* [Source document]:

· · · · ·

State v. Spikes, Unpublished Decision (4-12-2006)

2006 Ohio 1822
CourtOhio Court of Appeals
DecidedApril 12, 2006
DocketC.A. No. 05CA008680.
StatusUnpublished
Cited by9 cases

This text of 2006 Ohio 1822 (State v. Spikes, Unpublished Decision (4-12-2006)) is published on Counsel Stack Legal Research, covering Ohio Court of Appeals primary law. Counsel Stack provides free access to over 12 million legal documents including statutes, case law, regulations, and constitutions.

Bluebook
State v. Spikes, Unpublished Decision (4-12-2006), 2006 Ohio 1822 (Ohio Ct. App. 2006).

Opinion

DECISION AND JOURNAL ENTRY
This cause was heard upon the record in the trial court. Each error assigned has been reviewed and the following disposition is made: {¶ 1} Appellant Raymond Spikes appeals his felony conviction in the Lorain County Court of Common Pleas. This Court affirms.

I.
{¶ 2} A little after 10:30 p.m. on November 30, 2004, a 68-year old woman was returning to her car after shopping at the Tops Supermarket in Sheffield Village, Lorain County, Ohio. The parking lot was dark, cold, and wet, as rain and sleet had been falling for most of the night. As she placed her groceries in the car, a middle-aged black man, dressed in dark clothes, pointed a gun in her face and mumbled something unintelligible. Instinctively, she released her purse. The man grabbed the purse, shoved her to the ground, and fled on foot. After a few moments, the victim picked herself up from the wet ground and, soaking wet and shaking with fear, returned to the safety of the supermarket for assistance.

{¶ 3} A store employee called 9-1-1 and relayed the information from the victim to the police dispatcher. As the victim described her attacker, the employee realized that she had also encountered the man a short time earlier, while smoking a cigarette, as he paced nervously outside the store, fumbling with something in his jacket. The employee relayed this information to the police as well. Officers arrived within minutes and began patrolling the area.

{¶ 4} An officer in a police cruiser, circling the parking lot of a nearby business, spotted a black man, dressed in black, crouching near a fence. Upon being spotted, the man rose, ran, scaled the fence, tumbled to the other side, gathered himself, and continued to run for the woods further to the north. The officer ordered the man to stop but did not pursue him over the fence. Retracing the man's path, the officer found the victim's purse at the spot where he had seen the man crouching. Other officers found the victim's sunglasses and keys nearby.

{¶ 5} Another officer arrived as the fleeing suspect was descending the fence and pursued him to the woods. When the man disappeared into the woods, this officer joined with others to secure a perimeter and contain the man within. Meanwhile, a K-9 unit officer arrived with his German shepherd and called out for the man to surrender or he would release the dog. The man surrendered and the officers recovered gloves and a cap in the nearby woods. The officers did not find a gun.

{¶ 6} Appellant was the man who surrendered to the police on that dark, wet night outside the woods near the supermarket. The officers took him back to the supermarket where the victim identified him as her attacker and the supermarket employee identified him as the man she had seen lurking outside the store. Later, the first officer identified Appellant as the man he had seen crouching by the fence, at the spot where he recovered the victim's purse.

· · · · ·

* [Provided data]:

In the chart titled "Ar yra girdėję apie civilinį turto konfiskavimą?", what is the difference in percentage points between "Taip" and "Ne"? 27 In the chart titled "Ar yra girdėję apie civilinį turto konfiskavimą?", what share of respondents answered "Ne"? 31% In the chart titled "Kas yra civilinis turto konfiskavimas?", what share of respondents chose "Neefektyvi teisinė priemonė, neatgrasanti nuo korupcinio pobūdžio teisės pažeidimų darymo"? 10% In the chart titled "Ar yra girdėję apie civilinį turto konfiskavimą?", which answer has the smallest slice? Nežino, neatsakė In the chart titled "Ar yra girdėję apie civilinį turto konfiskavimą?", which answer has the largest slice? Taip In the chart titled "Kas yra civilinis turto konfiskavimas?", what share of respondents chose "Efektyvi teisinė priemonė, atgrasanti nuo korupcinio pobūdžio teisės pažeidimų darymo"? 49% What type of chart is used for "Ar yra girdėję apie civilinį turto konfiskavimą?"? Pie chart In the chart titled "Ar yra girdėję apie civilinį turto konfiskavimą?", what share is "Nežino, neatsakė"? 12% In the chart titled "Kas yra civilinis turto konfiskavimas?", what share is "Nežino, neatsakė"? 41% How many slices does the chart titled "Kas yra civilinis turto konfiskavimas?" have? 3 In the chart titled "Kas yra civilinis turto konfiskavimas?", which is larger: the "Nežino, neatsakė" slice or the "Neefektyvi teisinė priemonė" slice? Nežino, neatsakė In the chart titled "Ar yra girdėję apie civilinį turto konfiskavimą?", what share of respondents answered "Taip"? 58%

· · · · ·

* [What you are asked to do]:
Resume the Ohio Court of Appeals opinion in State v. Spikes, starting right after its last sentence.

* [Written response]:
{¶ 7} The Lorain County Grand Jury indicted Appellant for theft, per R.C. 2913.02(A)(1), a fifth degree felony; robbery, per R.C. 2911.02(A)(1)(2), a second degree felony; and aggravated robbery, per R.C. 2911.01(A)(1), a first degree felony, including a firearm specification, per R.C.2929.14(D)(1)(a)(ii) and R.C. 2941.145. Appellant pled not guilty and the case proceeded to trial. A jury convicted Appellant on all three counts and the court sentenced him accordingly. Appellant has timely appealed, asserting three assignments of error for review.

II.
A.
First Assignment of Error "APPELLANT'S CONVICTIONS FOR THEFT, AGGRAVATED ROBBERY, AND ROBBERY WERE AGAINST THE MANIFEST WEIGHT OF THE EVIDENCE."
Second Assignment of Error

"THE TRIAL COURT ERRED BY DENYING APPELLANT'S MOTION FOR JUDGMENT OF ACQUITTAL PURSUANT TO RULE 29 OF THE OHIO RULES OF CRIMINAL PROCEDURE."
{¶ 8} Appellant asserts that the State's failure to produce the alleged gun and the unreliability of the victim's testimony render the State's evidence insufficient to prove each element of each offense. Appellant similarly claims that the verdicts were against the manifest weight of the evidence. This Court disagrees.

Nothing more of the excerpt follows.